With us today, we have Mr. Thiago Muramatsu, CEO, CFO and IRO; and Mr. Hector LeitĂŁo, Financial Superintendent. Mr. Muramatsu, the floor is yours.
Good afternoon, everyone. First of all, I'd like to thank you for your time to hear us talking about the CCP earnings for 1Q '21. So the first quarter is a very challenging quarter, but not that different than the challenges that we faced last year. However, in this last month and 10 days of the second quarter, very interesting things happened, and that gives us some optimism based on my view of the economy and CCP. So starting off with the subsequent events, we had a beginning of the second quarter that was very full of emotions. We had the issuance of the 13th debentures in 2 series: 1, BRL 100 million and the other BRL 200 million. And the shorter one: third year bullet; CDI, plus 1.75%. The longer one: BRL 200 million; fourth and fifth years of amortization; CDI, plus 2.05%.
In addition, we signed an MOU with XP to sell our stake in 3 shopping malls: 7% of Shopping Cidade Sao Paulo where XP is already a partner at 8%; 31.59% of Shopping D where we are full owners; and 40% at Estacao BH mall, which is also where we have a full stake. The value of the transaction is BRL 265 million, and we're still negotiating final documents and precedent conditions to conclude the transaction, and that's already ongoing. The sale represents what we've been talking about. Since 2018, 2019 with our investors, meaning that we would focus on assets where we have a controlling stake. And in our main assets that are AAA in quality, not only in shopping malls, but also in corporate buildings. We also signed the JV with SPX. We had already announced the signature of the MOU in the beginning of this year, and we were able to conclude that in April as well.

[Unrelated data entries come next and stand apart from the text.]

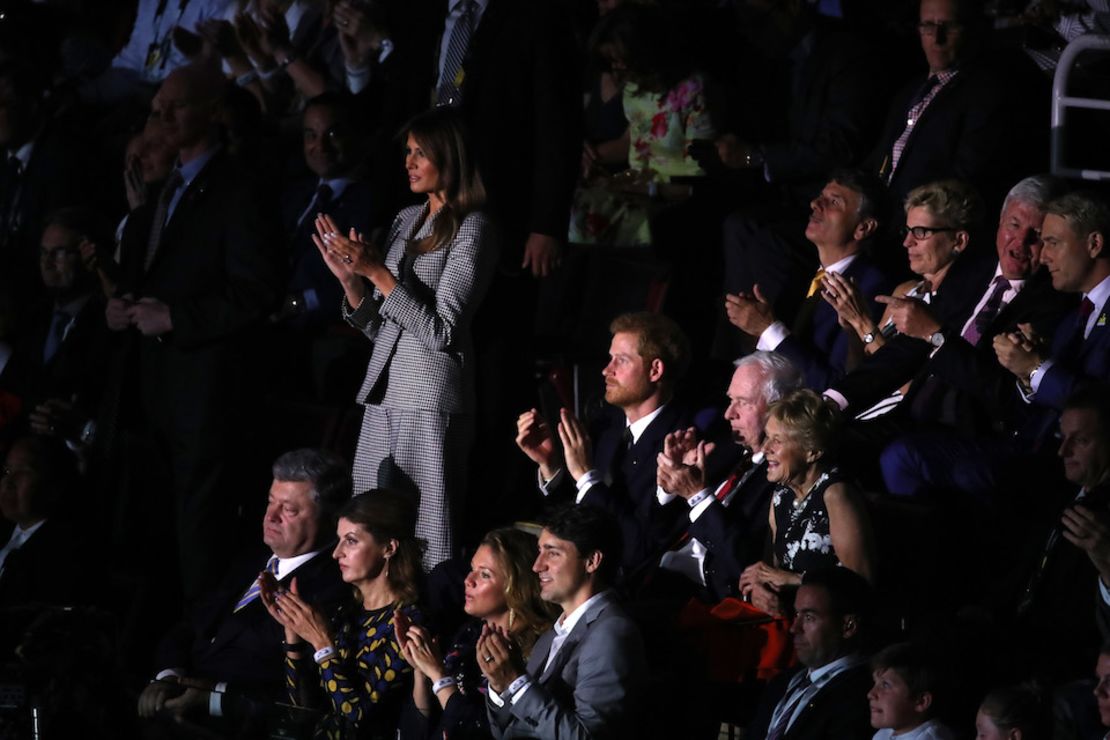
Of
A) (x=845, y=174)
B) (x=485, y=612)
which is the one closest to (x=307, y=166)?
(x=845, y=174)

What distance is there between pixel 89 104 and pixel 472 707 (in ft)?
18.2

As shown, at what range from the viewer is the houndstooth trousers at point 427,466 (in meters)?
5.62

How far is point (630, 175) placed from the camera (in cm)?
705

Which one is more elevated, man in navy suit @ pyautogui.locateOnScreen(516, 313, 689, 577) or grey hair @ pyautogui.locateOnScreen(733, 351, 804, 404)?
grey hair @ pyautogui.locateOnScreen(733, 351, 804, 404)

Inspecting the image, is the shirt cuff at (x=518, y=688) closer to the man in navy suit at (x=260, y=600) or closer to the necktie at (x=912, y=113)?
the man in navy suit at (x=260, y=600)

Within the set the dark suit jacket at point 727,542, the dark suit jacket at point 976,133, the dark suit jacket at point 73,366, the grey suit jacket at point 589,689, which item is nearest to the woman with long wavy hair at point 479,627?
the grey suit jacket at point 589,689

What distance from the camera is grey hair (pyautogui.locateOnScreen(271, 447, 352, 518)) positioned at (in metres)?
5.52

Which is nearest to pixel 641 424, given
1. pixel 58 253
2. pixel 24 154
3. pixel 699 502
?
pixel 699 502

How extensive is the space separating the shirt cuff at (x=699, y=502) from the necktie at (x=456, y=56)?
6.45 ft

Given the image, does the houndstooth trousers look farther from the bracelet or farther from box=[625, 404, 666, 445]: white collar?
the bracelet

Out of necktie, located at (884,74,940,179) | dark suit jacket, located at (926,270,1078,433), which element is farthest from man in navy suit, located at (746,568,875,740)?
necktie, located at (884,74,940,179)

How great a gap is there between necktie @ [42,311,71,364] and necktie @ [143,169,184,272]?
91cm

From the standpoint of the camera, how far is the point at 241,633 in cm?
547

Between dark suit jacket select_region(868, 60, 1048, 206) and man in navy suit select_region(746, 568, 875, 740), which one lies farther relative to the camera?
dark suit jacket select_region(868, 60, 1048, 206)
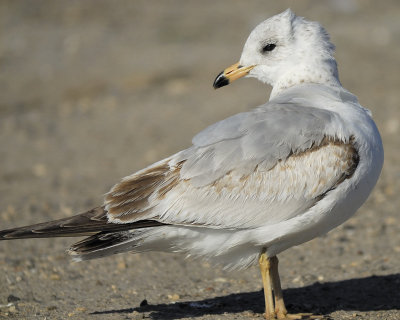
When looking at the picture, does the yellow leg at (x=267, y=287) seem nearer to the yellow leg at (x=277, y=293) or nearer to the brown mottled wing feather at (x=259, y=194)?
the yellow leg at (x=277, y=293)

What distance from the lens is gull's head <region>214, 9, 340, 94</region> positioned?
5703 mm

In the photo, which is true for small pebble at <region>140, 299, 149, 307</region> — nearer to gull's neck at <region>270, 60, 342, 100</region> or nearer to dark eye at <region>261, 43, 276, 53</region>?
gull's neck at <region>270, 60, 342, 100</region>

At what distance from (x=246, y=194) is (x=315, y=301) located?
1402mm

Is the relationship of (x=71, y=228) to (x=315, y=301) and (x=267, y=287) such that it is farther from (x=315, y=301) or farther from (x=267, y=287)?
(x=315, y=301)

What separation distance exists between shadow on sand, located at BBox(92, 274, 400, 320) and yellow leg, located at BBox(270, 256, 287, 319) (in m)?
0.25

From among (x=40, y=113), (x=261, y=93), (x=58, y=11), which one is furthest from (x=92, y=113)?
(x=58, y=11)

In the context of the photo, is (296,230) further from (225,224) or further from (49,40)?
(49,40)

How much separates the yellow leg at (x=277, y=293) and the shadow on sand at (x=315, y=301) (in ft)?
0.82

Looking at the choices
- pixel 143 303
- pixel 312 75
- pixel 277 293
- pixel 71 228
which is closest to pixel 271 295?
pixel 277 293

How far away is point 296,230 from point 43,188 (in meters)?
5.12

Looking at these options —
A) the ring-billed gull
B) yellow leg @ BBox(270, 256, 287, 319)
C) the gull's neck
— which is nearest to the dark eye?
the gull's neck

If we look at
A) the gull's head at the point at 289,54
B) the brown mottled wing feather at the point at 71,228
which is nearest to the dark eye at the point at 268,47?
the gull's head at the point at 289,54

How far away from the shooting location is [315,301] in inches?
232

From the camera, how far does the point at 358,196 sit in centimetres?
503
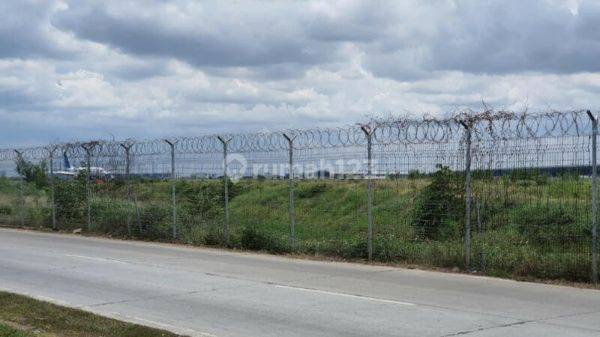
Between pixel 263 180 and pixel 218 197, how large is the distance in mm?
1896

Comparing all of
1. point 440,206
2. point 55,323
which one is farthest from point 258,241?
point 55,323

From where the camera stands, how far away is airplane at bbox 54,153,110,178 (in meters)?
25.0

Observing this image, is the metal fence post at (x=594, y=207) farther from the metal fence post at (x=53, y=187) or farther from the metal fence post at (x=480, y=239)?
the metal fence post at (x=53, y=187)

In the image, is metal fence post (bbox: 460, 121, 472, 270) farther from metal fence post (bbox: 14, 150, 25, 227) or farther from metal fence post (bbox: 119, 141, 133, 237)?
metal fence post (bbox: 14, 150, 25, 227)

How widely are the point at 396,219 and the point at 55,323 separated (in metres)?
8.33

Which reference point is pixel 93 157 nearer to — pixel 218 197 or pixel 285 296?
pixel 218 197

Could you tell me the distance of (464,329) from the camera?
29.3ft

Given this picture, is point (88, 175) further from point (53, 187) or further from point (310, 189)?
point (310, 189)

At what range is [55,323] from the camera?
9.28 metres

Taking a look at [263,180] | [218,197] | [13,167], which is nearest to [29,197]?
[13,167]

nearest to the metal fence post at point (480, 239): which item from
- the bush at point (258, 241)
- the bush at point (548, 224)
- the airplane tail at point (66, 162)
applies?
the bush at point (548, 224)

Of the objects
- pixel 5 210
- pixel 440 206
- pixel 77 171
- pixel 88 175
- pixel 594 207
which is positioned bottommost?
pixel 5 210

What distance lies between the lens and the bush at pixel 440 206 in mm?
14719

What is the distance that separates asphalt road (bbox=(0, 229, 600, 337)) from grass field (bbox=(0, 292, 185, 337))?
51cm
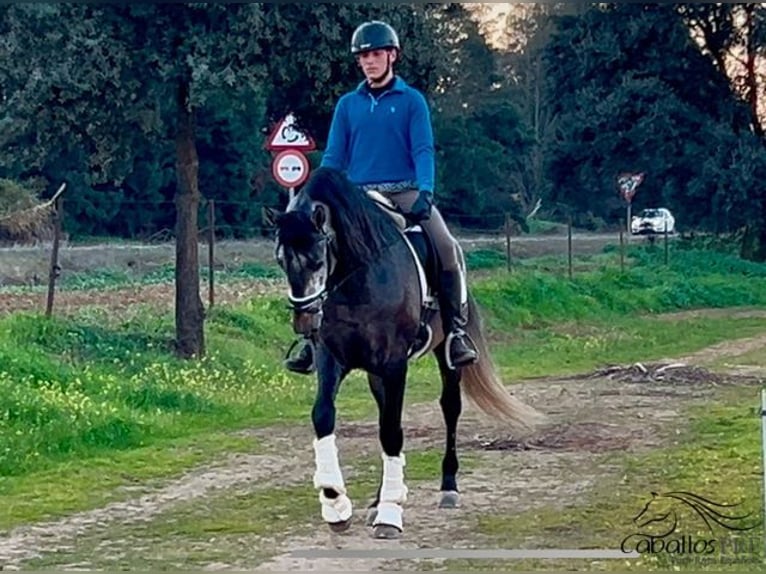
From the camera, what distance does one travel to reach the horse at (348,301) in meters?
6.02

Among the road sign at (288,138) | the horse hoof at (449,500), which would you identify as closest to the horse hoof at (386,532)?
the horse hoof at (449,500)

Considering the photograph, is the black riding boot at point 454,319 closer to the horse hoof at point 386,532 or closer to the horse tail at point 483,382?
the horse tail at point 483,382

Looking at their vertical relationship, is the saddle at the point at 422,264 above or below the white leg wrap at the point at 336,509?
above

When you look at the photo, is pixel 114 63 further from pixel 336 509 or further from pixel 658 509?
pixel 658 509

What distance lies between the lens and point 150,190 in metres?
34.5

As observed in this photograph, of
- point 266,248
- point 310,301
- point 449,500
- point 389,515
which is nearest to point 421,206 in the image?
point 310,301

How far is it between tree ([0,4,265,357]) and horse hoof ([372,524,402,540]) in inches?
244

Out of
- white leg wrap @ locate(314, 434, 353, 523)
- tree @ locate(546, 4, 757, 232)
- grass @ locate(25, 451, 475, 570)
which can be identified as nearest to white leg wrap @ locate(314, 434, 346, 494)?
white leg wrap @ locate(314, 434, 353, 523)

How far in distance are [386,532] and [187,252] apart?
7421mm

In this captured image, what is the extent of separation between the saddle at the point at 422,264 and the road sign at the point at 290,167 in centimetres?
656

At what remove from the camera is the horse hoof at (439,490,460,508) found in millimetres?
7383

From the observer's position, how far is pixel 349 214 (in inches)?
251

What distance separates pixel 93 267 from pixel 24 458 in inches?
688

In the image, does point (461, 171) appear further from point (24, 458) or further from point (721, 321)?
point (24, 458)
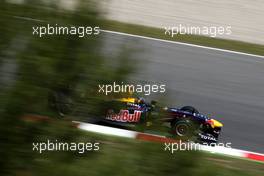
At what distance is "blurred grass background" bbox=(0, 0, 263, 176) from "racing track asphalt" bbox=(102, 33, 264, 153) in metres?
5.32

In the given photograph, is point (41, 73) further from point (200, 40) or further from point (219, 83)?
point (200, 40)

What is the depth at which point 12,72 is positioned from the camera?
4191 millimetres

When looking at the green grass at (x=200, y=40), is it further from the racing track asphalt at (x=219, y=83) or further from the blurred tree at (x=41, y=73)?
the blurred tree at (x=41, y=73)

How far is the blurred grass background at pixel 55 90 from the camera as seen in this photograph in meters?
4.11

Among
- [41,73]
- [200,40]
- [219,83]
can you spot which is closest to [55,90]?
[41,73]

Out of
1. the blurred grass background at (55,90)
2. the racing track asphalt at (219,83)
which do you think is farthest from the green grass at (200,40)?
the blurred grass background at (55,90)

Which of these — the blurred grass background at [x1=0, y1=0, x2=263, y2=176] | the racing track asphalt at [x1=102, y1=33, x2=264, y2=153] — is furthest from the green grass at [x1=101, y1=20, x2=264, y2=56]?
the blurred grass background at [x1=0, y1=0, x2=263, y2=176]

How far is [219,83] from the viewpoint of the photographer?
12.2 metres

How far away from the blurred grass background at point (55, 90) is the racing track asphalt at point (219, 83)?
5325 millimetres

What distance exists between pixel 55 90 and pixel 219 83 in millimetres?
8316

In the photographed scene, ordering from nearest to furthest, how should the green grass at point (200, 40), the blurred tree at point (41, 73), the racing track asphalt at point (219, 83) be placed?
the blurred tree at point (41, 73) → the racing track asphalt at point (219, 83) → the green grass at point (200, 40)

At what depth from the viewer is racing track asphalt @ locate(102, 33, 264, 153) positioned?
10.2 m

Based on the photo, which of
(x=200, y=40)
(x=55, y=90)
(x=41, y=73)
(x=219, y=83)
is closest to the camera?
(x=41, y=73)

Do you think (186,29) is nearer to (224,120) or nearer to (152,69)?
(152,69)
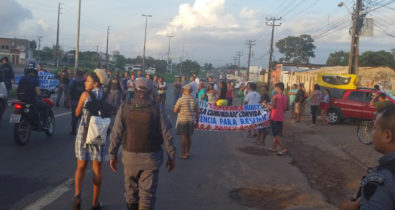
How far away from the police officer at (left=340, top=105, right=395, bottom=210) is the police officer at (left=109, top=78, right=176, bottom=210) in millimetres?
2379

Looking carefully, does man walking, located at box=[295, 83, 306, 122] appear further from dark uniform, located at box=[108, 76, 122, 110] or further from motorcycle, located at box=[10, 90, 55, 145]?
motorcycle, located at box=[10, 90, 55, 145]

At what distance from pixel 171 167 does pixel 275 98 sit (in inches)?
236

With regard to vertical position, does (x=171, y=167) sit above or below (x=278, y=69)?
below

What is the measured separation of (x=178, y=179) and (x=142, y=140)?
116 inches

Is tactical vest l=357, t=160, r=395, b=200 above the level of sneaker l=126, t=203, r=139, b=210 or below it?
above

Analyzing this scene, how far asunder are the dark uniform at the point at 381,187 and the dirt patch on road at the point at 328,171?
4378 millimetres

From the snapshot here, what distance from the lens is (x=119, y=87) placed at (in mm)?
16500

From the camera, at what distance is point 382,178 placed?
2.03 m

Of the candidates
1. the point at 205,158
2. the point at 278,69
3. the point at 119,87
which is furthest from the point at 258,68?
the point at 205,158

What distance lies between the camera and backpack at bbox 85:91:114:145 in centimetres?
495

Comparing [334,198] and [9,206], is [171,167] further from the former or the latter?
[334,198]

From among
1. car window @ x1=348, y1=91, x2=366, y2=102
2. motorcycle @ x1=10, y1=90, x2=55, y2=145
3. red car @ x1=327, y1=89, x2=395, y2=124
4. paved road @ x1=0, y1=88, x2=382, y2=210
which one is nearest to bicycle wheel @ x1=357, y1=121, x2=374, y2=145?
paved road @ x1=0, y1=88, x2=382, y2=210

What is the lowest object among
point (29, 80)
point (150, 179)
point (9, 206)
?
point (9, 206)

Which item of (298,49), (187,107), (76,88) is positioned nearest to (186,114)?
(187,107)
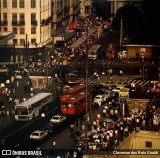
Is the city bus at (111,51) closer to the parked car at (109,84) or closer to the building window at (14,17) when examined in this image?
the building window at (14,17)

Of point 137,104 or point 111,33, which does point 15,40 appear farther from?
point 137,104

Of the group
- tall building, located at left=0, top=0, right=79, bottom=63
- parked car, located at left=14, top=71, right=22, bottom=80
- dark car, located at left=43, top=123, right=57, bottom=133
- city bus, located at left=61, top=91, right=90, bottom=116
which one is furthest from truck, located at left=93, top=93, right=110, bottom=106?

On the next slide, this is an example of what we've been doing the other years and the reopening of the shopping malls, which are the main ones that have been affected by the lockdown from the pandemic. Last year, in June, when malls reopened, from June to December, we had similar growth in -- as a result of the flow of people and sales of approximately 35%. But at the end of December, we already had restrictions in operations in many of our malls in January as well. So we started off the first quarter with a drop.
In terms of vehicle or flow of people in January, February and March, as you can see in the first chart achieving 64% of the flow of 2020. And March, 46%, given that most of our malls were closed in the first week of March. And in sales, you see similar case. In February, we have sales closer to what we had in 2020, but achieving 69% of sales. And in March, you can see a drop going down to 51%, achieving BRL 71 million.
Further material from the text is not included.